Text>
------
"Guarded" negative occurrences in definition of inductive types, always bad?

Question

I know how some negative occurrences can definitively be bad:

data False

data Bad a = C (Bad a -> a)

selfApp :: Bad a -> a
selfApp (x@(C x')) = x' x

yc :: (a -> a) -> a
yc f = selfApp $ C (\x -> f (selfApp x))

false :: False
false = yc id

However, I am not sure whether:

• all inductive types with negative occurences can turn wrong ;

• if so, there is a known mechanical way of doing so ;

For instance, I've been fighting trying to make this type go wrong:

type Not a = a -> False

data Bad2 a = C2 (Bad2 (Not a) -> a)

Any pointer to literature on this subject would be appreciated.

Answer 1

The reason for the ban on negative occurrences can be understood by analogy with the Knaster-Tarski theorem. This theorem says that

if $L$ is a complete lattice and $f : L \to L$ is a monotone function on $L$, then the set of fixed points of $f$ is also a complete lattice. In particular, there is a least fixed point $\mu{f}$ and a greatest fixed point $\nu f$.
------
Given information>
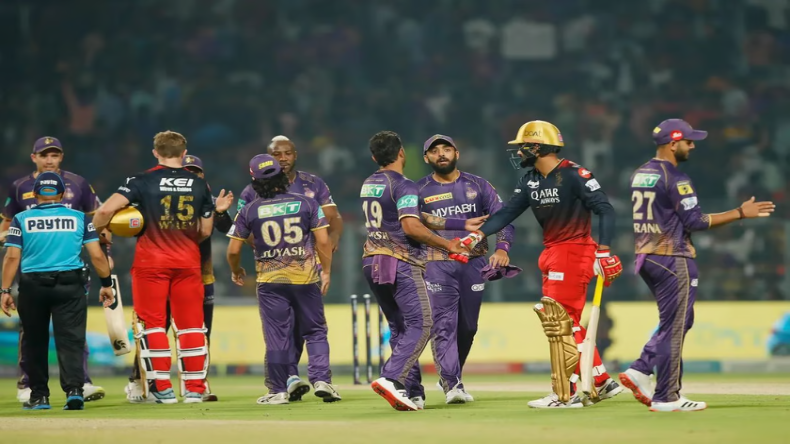 KKR vs RCB: आईपीएल 2023 के दूसरे मैच में बड़े अंतर से हारी आरसीबी, कप्तान फॉफ ने बताया कहां हुई चूक?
------
Aim of the task>
Can you reproduce the entire thread on guarded negative occurrences in inductive types word for word, keeping its code unchanged?

Response area>
"Guarded" negative occurrences in definition of inductive types, always bad?

Question

I know how some negative occurrences can definitively be bad:

data False

data Bad a = C (Bad a -> a)

selfApp :: Bad a -> a
selfApp (x@(C x')) = x' x

yc :: (a -> a) -> a
yc f = selfApp $ C (\x -> f (selfApp x))

false :: False
false = yc id

However, I am not sure whether:

• all inductive types with negative occurences can turn wrong ;

• if so, there is a known mechanical way of doing so ;

For instance, I've been fighting trying to make this type go wrong:

type Not a = a -> False

data Bad2 a = C2 (Bad2 (Not a) -> a)

Any pointer to literature on this subject would be appreciated.

Answer 1

The reason for the ban on negative occurrences can be understood by analogy with the Knaster-Tarski theorem. This theorem says that

if $L$ is a complete lattice and $f : L \to L$ is a monotone function on $L$, then the set of fixed points of $f$ is also a complete lattice. In particular, there is a least fixed point $\mu{f}$ and a greatest fixed point $\nu f$.